MATERIAL FOR THIS TASK =

------------

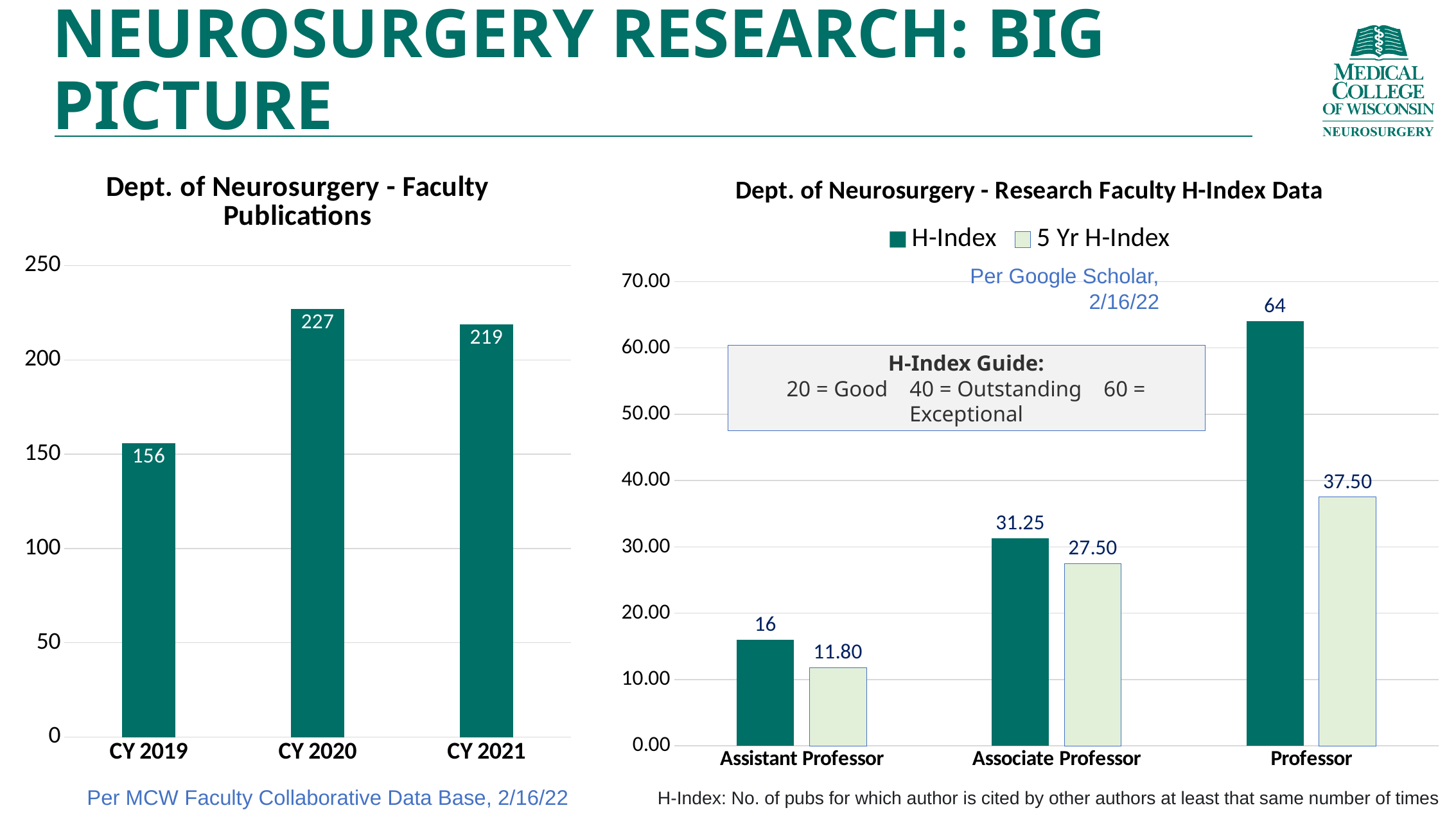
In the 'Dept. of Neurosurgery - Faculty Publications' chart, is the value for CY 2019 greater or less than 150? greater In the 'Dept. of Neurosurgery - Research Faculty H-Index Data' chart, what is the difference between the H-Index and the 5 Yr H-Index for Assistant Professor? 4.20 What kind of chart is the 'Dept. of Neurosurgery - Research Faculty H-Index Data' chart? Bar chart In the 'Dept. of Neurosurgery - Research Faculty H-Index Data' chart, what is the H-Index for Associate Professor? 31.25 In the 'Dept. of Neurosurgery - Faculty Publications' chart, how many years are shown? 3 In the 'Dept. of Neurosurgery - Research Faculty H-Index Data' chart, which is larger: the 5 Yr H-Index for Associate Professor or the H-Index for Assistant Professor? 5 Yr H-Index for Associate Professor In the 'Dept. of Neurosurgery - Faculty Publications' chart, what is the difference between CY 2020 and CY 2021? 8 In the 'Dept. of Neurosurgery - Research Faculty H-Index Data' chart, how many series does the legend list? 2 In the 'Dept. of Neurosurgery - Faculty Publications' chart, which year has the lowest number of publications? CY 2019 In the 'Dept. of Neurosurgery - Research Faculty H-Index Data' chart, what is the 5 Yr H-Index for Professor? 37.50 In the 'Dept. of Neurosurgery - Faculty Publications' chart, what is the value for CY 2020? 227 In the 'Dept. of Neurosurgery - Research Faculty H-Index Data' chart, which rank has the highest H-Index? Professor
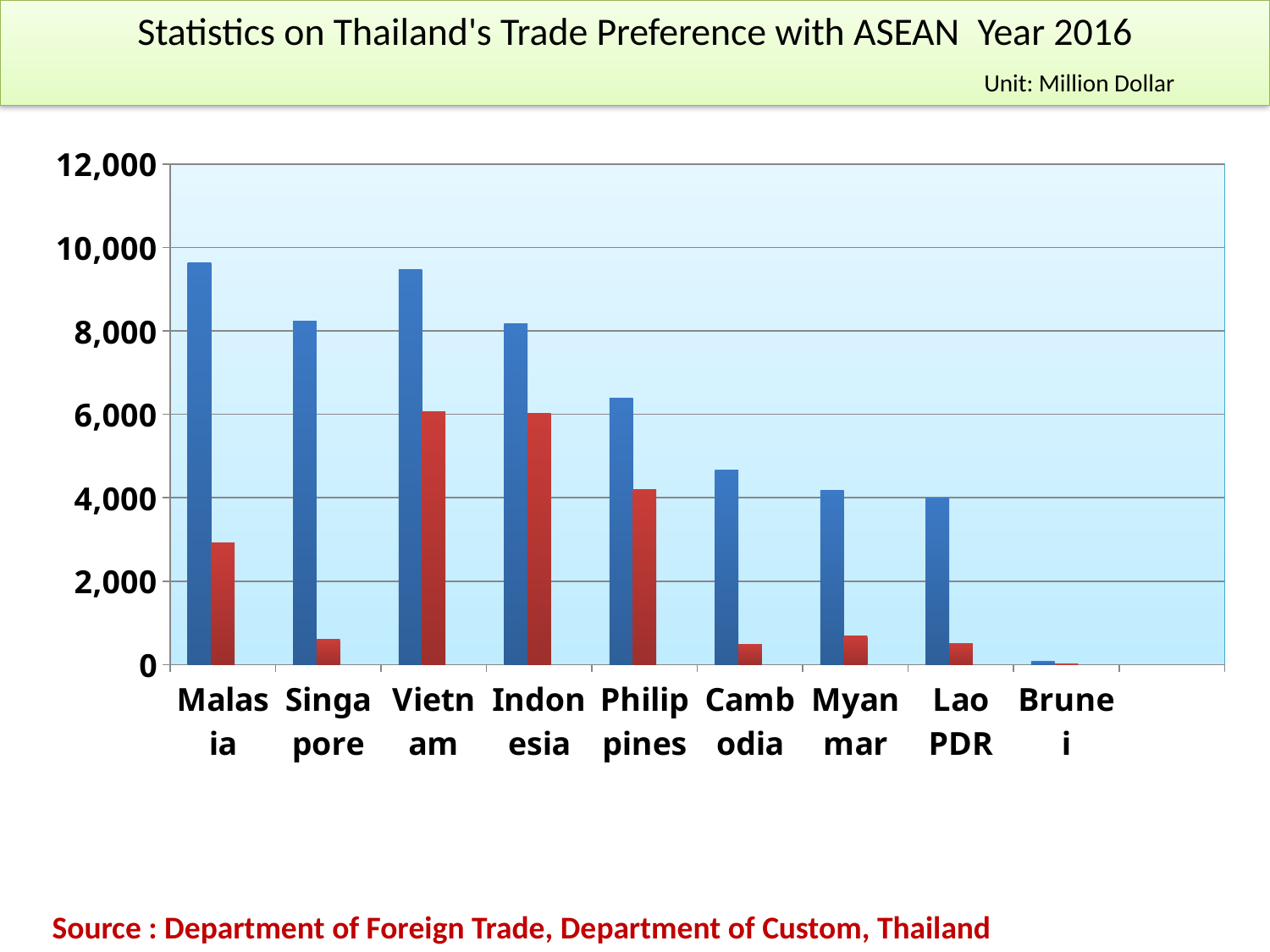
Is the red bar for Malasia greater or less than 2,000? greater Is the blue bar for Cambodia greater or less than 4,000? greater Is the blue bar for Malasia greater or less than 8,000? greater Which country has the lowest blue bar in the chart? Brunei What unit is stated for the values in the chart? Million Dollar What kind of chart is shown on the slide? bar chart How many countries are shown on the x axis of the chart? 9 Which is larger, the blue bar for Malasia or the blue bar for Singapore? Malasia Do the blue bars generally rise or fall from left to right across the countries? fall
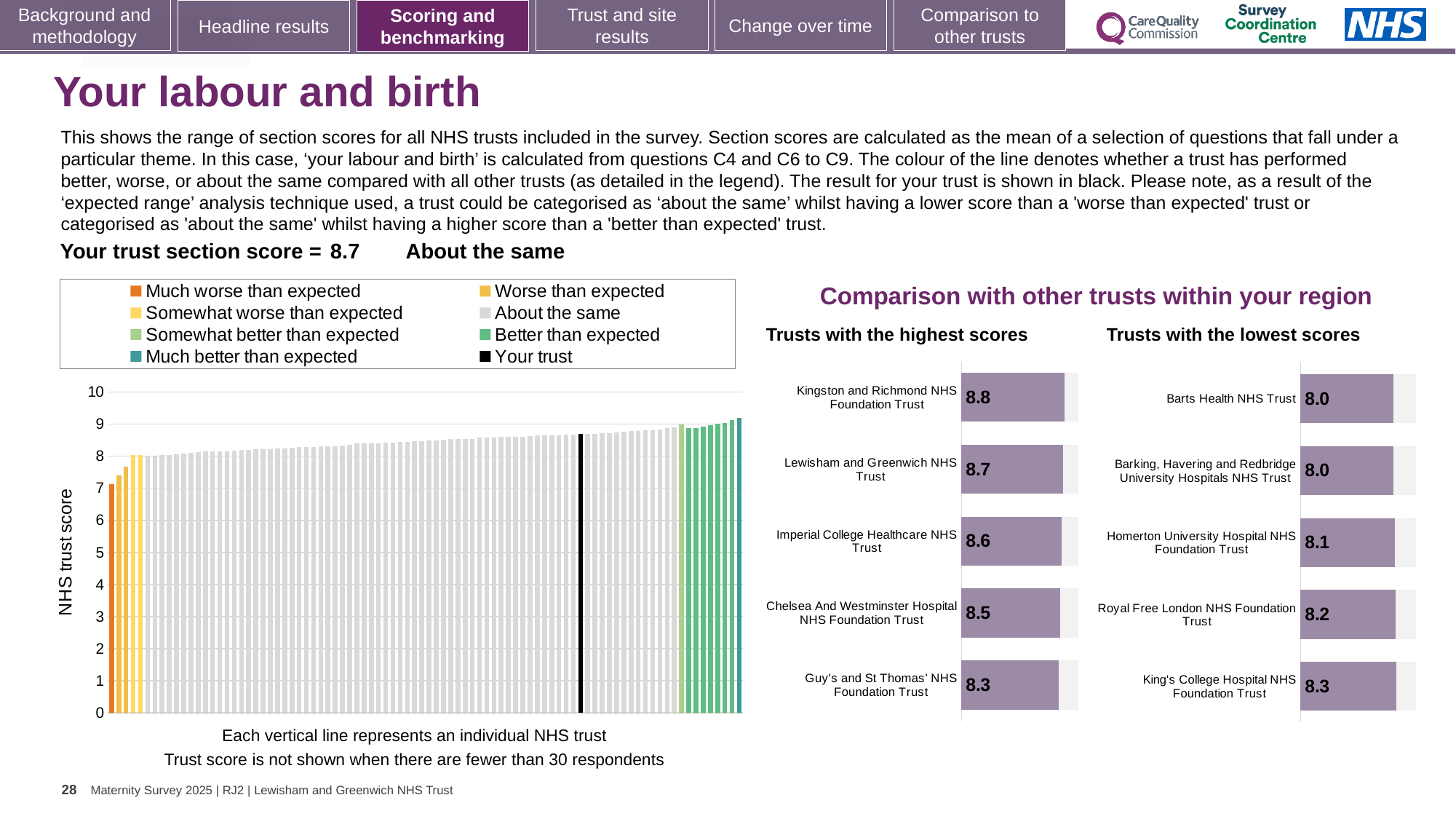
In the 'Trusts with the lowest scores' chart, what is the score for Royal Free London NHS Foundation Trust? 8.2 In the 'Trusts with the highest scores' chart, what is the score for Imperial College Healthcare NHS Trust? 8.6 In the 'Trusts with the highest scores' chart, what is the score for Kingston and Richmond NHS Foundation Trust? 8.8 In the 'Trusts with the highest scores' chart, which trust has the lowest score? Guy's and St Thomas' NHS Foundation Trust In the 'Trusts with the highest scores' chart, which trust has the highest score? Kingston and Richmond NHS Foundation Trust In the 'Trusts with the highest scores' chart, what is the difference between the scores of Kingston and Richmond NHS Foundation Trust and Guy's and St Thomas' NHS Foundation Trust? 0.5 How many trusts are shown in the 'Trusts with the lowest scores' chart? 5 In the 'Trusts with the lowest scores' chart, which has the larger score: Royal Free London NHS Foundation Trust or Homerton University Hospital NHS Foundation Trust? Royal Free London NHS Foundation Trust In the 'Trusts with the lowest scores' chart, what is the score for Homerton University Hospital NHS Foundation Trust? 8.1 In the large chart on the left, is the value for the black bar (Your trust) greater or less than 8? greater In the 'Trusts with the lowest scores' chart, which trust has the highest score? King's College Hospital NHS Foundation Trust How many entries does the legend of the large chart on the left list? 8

------------

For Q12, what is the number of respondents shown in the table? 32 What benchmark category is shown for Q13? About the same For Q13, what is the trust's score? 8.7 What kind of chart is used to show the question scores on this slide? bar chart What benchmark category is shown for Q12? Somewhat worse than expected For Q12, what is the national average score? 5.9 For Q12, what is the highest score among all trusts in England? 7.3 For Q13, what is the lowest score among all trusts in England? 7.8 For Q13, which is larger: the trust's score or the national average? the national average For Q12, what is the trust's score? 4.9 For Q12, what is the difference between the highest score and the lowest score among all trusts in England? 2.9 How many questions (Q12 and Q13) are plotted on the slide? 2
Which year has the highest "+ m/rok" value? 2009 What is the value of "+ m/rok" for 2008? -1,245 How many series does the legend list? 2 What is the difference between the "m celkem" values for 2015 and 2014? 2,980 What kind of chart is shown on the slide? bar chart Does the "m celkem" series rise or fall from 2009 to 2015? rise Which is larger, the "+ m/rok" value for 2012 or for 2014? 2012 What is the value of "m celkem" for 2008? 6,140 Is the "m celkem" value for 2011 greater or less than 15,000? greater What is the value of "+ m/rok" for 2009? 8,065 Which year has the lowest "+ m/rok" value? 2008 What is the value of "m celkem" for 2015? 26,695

------------

TASK TO COMPLETE = Rewrite the material starting at the line that contains "In the 'Dept. of Neurosurgery - Faculty Publications' chart, is" and ending at the line that contains "Is the red bar", changing "greater or less than" to "above or below" and keeping everything else the same, and leave the pictures out of your answer.

SOLUTION FOR THIS EXERCISE =
In the 'Dept. of Neurosurgery - Faculty Publications' chart, is the value for CY 2019 above or below 150? greater In the 'Dept. of Neurosurgery - Research Faculty H-Index Data' chart, what is the difference between the H-Index and the 5 Yr H-Index for Assistant Professor? 4.20 What kind of chart is the 'Dept. of Neurosurgery - Research Faculty H-Index Data' chart? Bar chart In the 'Dept. of Neurosurgery - Research Faculty H-Index Data' chart, what is the H-Index for Associate Professor? 31.25 In the 'Dept. of Neurosurgery - Faculty Publications' chart, how many years are shown? 3 In the 'Dept. of Neurosurgery - Research Faculty H-Index Data' chart, which is larger: the 5 Yr H-Index for Associate Professor or the H-Index for Assistant Professor? 5 Yr H-Index for Associate Professor In the 'Dept. of Neurosurgery - Faculty Publications' chart, what is the difference between CY 2020 and CY 2021? 8 In the 'Dept. of Neurosurgery - Research Faculty H-Index Data' chart, how many series does the legend list? 2 In the 'Dept. of Neurosurgery - Faculty Publications' chart, which year has the lowest number of publications? CY 2019 In the 'Dept. of Neurosurgery - Research Faculty H-Index Data' chart, what is the 5 Yr H-Index for Professor? 37.50 In the 'Dept. of Neurosurgery - Faculty Publications' chart, what is the value for CY 2020? 227 In the 'Dept. of Neurosurgery - Research Faculty H-Index Data' chart, which rank has the highest H-Index? Professor
Is the red bar for Malasia above or below 2,000? greater Is the blue bar for Cambodia above or below 4,000? greater Is the blue bar for Malasia above or below 8,000? greater Which country has the lowest blue bar in the chart? Brunei What unit is stated for the values in the chart? Million Dollar What kind of chart is shown on the slide? bar chart How many countries are shown on the x axis of the chart? 9 Which is larger, the blue bar for Malasia or the blue bar for Singapore? Malasia Do the blue bars generally rise or fall from left to right across the countries? fall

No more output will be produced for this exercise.